Businesses and entrepreneurs have opted to use spot factoring over loans for a number of reasons, mainly in favor of the advantages that it brings. To learn more about said benefits, take a look and read on below.
- It’s very fast. – Too fast in fact in contrast to the other financing methods out there. Many providers are able to approve and release the cash in as fast as twenty four hours. This makes it a very effective alternative during emergency and immediate needs.
- It shifts the burden. – As previously mentioned, the advance received is in exchange of the right to the invoice’s collection. In other words, the provider shall now bear the responsibility of collecting from the customers to whom the invoice is attached to. This not only relieves companies of the job but also in a way saves them from the administrative costs of doing so.
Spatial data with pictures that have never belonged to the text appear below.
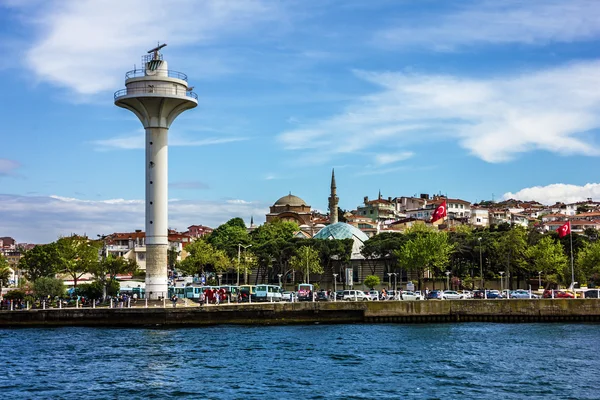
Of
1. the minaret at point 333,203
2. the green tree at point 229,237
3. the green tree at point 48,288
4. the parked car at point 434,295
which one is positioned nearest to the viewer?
the parked car at point 434,295

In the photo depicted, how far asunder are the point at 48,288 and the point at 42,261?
11.6 metres

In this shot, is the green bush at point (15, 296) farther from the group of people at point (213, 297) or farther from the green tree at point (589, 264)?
the green tree at point (589, 264)

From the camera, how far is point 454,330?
2245 inches

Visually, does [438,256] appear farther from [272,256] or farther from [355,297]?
[272,256]

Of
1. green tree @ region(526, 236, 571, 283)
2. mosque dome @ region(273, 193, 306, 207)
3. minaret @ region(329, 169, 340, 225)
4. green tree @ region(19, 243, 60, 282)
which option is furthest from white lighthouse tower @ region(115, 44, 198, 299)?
mosque dome @ region(273, 193, 306, 207)

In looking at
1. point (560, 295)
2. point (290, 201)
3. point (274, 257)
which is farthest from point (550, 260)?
point (290, 201)

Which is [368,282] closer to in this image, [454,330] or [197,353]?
[454,330]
- The costs are rather cheap. – Because spot factoring is a onetime transaction and involves a receivable chosen in particular by the company itself, the fee is pretty affordable. It only applies to the said invoice and does not hold the company to any long term agreement or contract.
- It hastens the collection. – Businesses need no longer have to wait until the invoice matures so that they can recognize and use cash attributed to it which now brings us to the next item on our list.
- Cash flow and working capital is improved. – As cash is freed up, an immediate injection enters the system thus helping improve cash flow levels and working capital strength. Furthermore, it helps improve liquidity.
- Spot factoring is not a debt. – Last and definitely not the least, it is not a debt and therefore not a loan either. The method is an asset transaction which when used shall decrease trade receivables and increase cash in the books. An expense account will also be credited to record the minimal fee involved but liabilities shall remain untouched so as interests.